• [WHAT YOU NEED TO DO]
Your task is to transcribe all of the data below exactly, omitting the images.

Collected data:
————
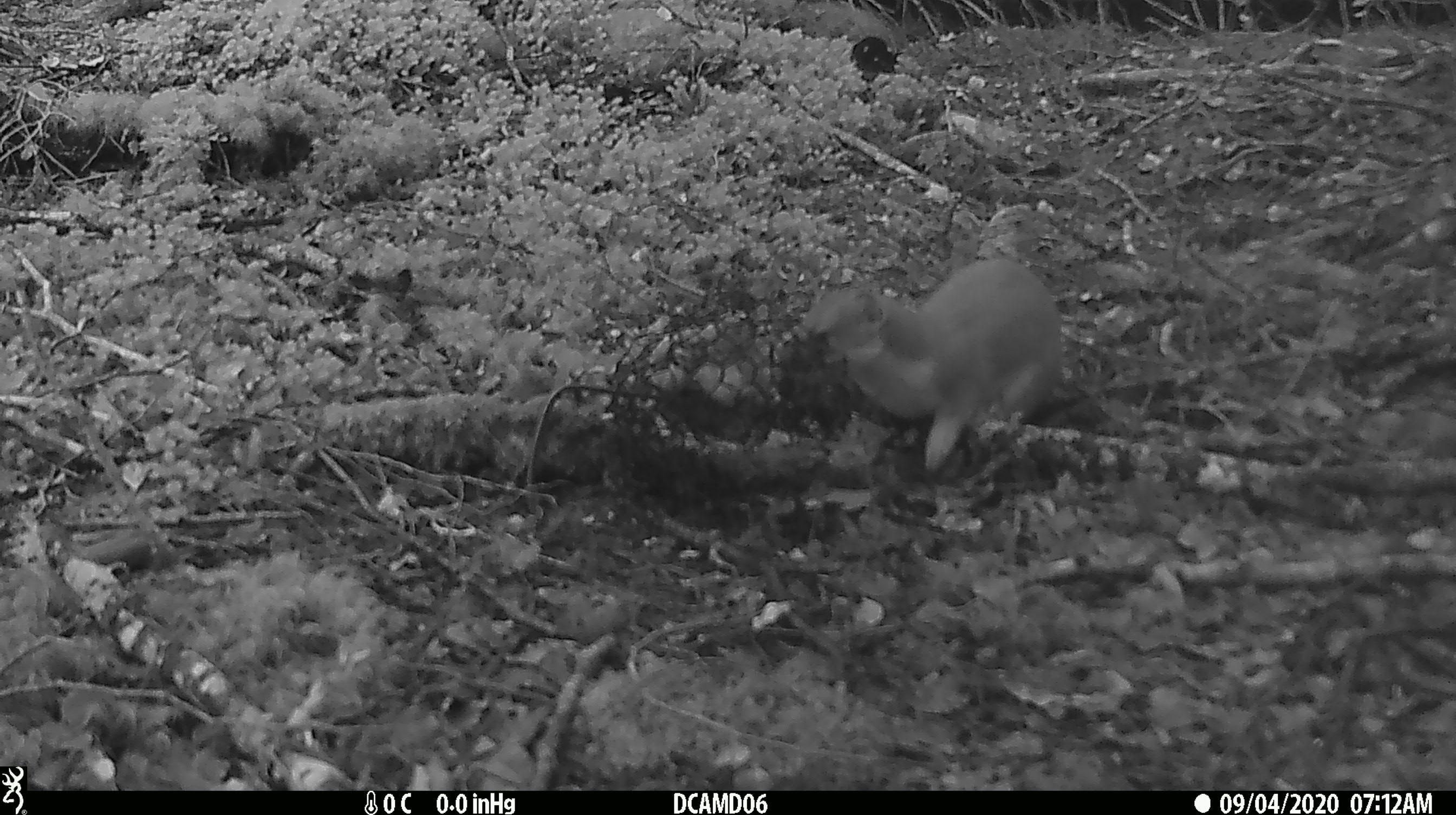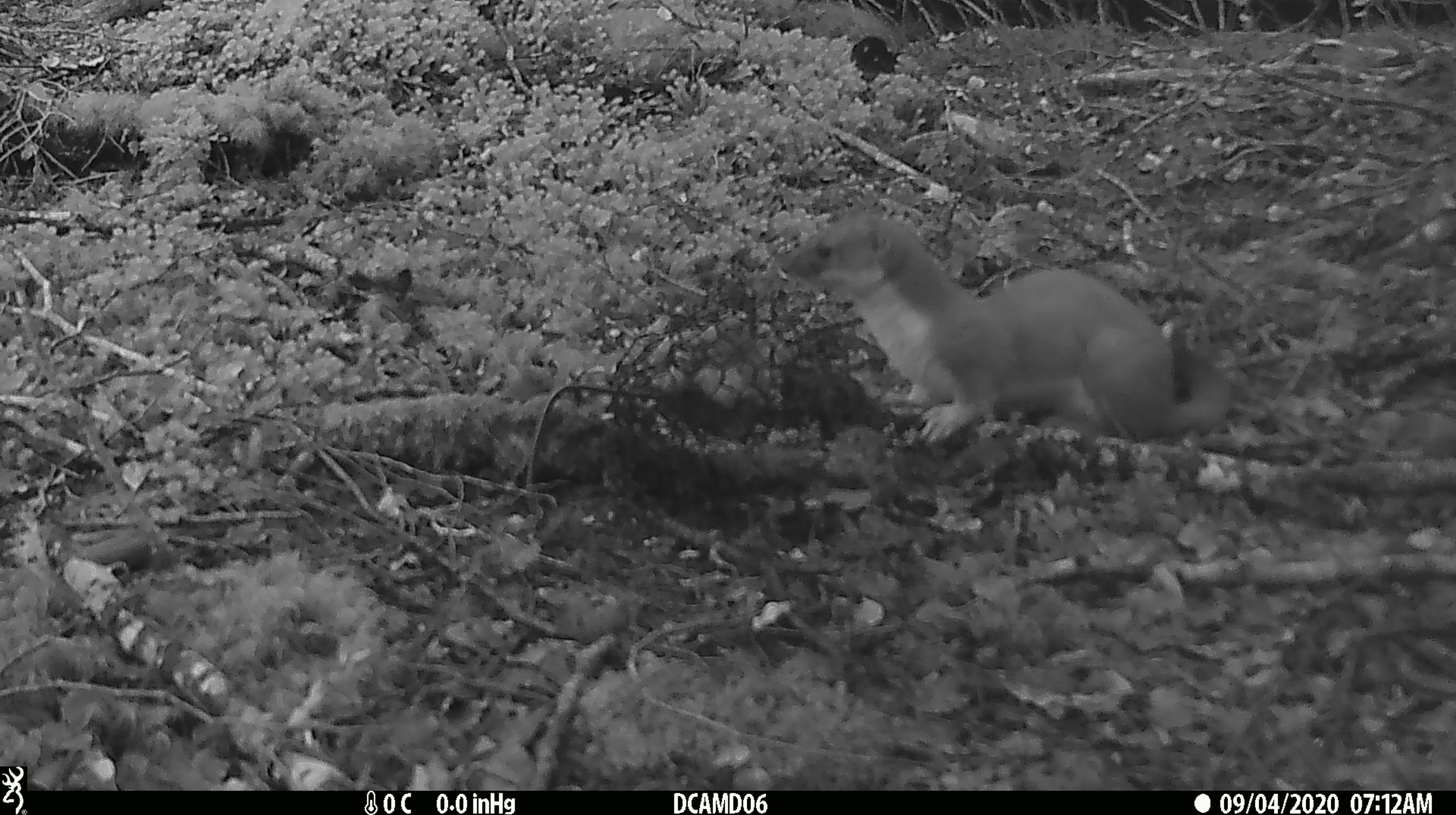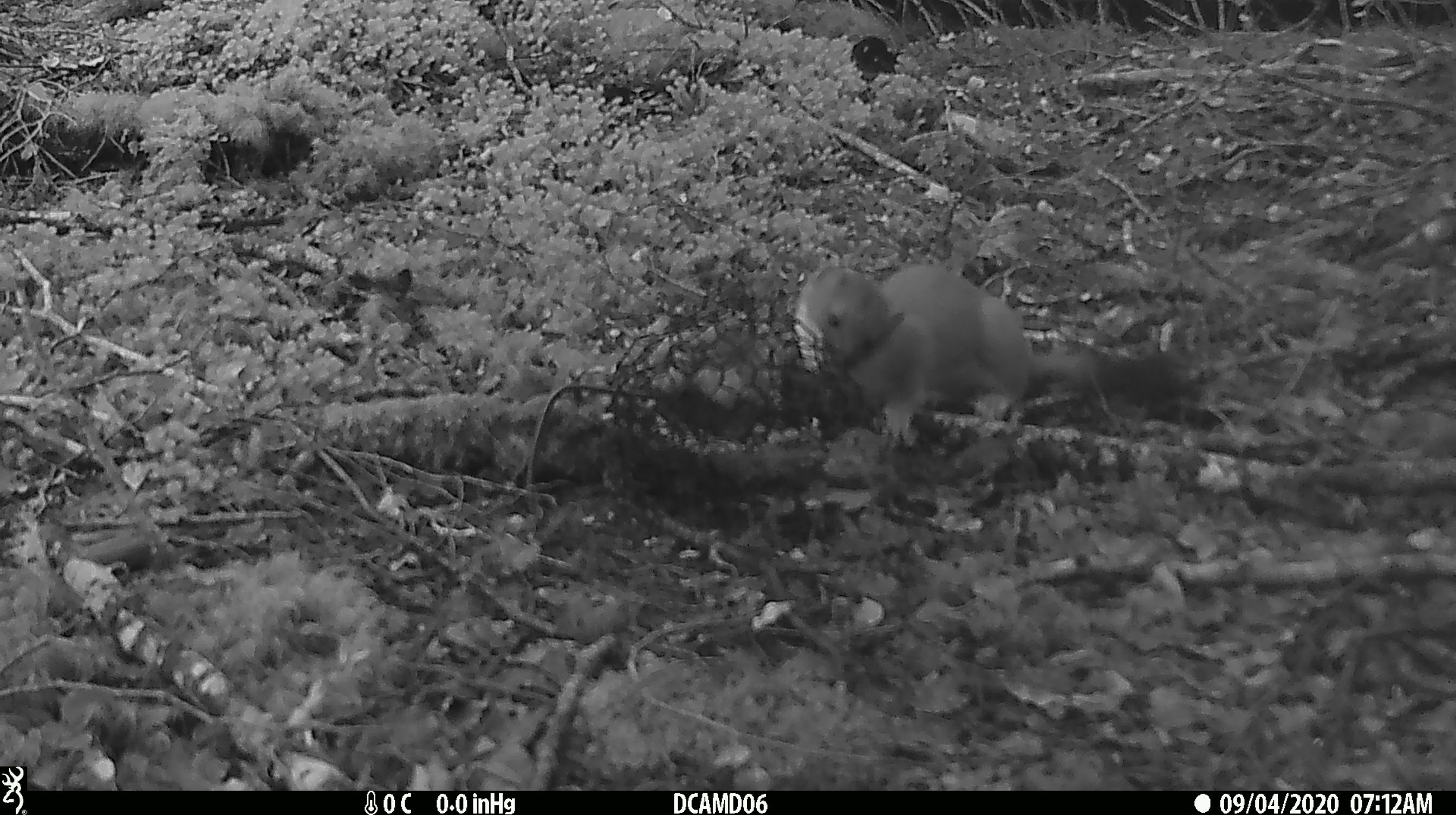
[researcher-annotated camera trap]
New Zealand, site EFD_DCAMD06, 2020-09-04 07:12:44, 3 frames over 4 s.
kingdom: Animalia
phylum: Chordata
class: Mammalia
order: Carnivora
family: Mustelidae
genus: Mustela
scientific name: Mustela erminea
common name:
————
• [EXERCISE RESULT]
[researcher-annotated camera trap]
New Zealand, site EFD_DCAMD06, 2020-09-04 07:12:44, 3 frames over 4 s.
kingdom: Animalia
phylum: Chordata
class: Mammalia
order: Carnivora
family: Mustelidae
genus: Mustela
scientific name: Mustela erminea
common name:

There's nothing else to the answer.